Dorsal-fin rays: 15-19; Anal-fin rays: 15-19

Body very deep (approx. 55-66% SL), oval in profile, posterior edge nearly vertical, sides greatly compressed, flat. Head large (approx. 31-37% SL), dorsal profile above or behind eyes not distinctly concave; eyes small; mouth small, forming oval closure; teeth in each jaw fused into two beak-like plates; small gill opening on each side anterior to pectoral fin. 
Scales absent;  skin very thick and leathery, covered with horny, rough textured denticles; lateral line not apparent. 
Single short based high dorsal fin, situated at posterior extreme of body; anal fin similar to and opposite dorsal fin, but with a distinctly shorter base; caudal fin replaced by rudder-like clavus fringing posterior margin of body between dorsal and anal fins, clavus with prominent pointed extension just above centre of posterior margin, at least as long as head, margin of clavus not scalloped. Pectoral fins small and rounded. Ventral fins absent.

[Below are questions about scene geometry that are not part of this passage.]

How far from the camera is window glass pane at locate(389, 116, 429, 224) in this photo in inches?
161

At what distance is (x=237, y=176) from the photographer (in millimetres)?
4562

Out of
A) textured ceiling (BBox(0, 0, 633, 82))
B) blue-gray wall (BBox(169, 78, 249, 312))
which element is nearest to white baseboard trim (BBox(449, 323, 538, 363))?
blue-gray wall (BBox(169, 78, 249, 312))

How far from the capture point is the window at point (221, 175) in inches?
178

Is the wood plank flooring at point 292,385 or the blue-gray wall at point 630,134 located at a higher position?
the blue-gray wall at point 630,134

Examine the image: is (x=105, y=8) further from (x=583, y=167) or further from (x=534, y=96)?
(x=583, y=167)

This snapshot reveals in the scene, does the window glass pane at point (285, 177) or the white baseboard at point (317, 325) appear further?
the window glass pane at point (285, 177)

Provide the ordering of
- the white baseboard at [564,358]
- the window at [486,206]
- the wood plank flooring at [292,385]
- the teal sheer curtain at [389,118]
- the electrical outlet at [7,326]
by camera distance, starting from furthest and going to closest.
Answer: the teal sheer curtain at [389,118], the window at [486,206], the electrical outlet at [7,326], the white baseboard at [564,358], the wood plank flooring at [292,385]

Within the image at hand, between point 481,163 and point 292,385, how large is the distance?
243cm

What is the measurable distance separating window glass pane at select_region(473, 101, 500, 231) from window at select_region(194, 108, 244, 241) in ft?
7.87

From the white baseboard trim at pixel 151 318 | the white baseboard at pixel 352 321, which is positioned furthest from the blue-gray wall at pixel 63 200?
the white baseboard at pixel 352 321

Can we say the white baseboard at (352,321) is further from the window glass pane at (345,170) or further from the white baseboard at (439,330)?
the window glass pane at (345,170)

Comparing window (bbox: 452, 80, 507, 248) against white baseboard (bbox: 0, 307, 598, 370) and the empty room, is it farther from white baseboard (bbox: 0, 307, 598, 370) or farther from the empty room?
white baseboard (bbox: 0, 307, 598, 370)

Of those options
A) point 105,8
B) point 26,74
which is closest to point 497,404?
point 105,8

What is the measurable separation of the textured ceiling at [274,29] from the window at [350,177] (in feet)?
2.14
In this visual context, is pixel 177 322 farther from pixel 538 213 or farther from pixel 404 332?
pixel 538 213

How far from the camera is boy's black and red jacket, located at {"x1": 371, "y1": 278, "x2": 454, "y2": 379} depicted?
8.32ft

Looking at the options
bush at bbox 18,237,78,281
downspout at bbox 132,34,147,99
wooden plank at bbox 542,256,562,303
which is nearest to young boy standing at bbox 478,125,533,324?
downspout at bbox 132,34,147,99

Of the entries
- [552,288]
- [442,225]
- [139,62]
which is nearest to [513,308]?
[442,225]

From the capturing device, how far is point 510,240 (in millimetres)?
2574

Reaches more than 3 m in total length.


Adults are a uniform dull brown or greyish-brown with whitish patches developing after death. Larvae are blue above, white below.


Like other species in the family Molidae, the Sharptail Sunfish feeds mostly on gelatinous organisms such as siphonophores and jellyfishes.


Like other sunfishes, the sharptail sunfish, passes through a series of spiny spherical forms in its larval and post-larval phases. Little else is known of its biology, which is presumed to be similar to that of other species in the family Molidae. This species is encountered much less frequently than Mola species.
Image of a juvenile Sharptail Sunfish trawled from a depth of 40 metres in the Coral Sea, northeast of Queensland.


Taken in commercial fisheries in parts of its range. The species is caught by set net, drift net and longline fisheries in the coastal and offshore waters of eastern Taiwan.


The specific name is from the Latin lanceolatus (= having the form of a lance, lanceolate), in reference to the shape of the clavus (where the dorsal and anal fins merge), forming a tail-like triangular lobe.

Species Citation

Orthagoriscus lanceolatus Lienard, 1840, Revue et Magasin de Zoologie (Paris): 291. Type locality: Port Louis, Mauritius.


Bray, D.J. 2024


Atlas of Living Australia

Sharptail Sunfish, Masturus lanceolatus (Liénard 1840)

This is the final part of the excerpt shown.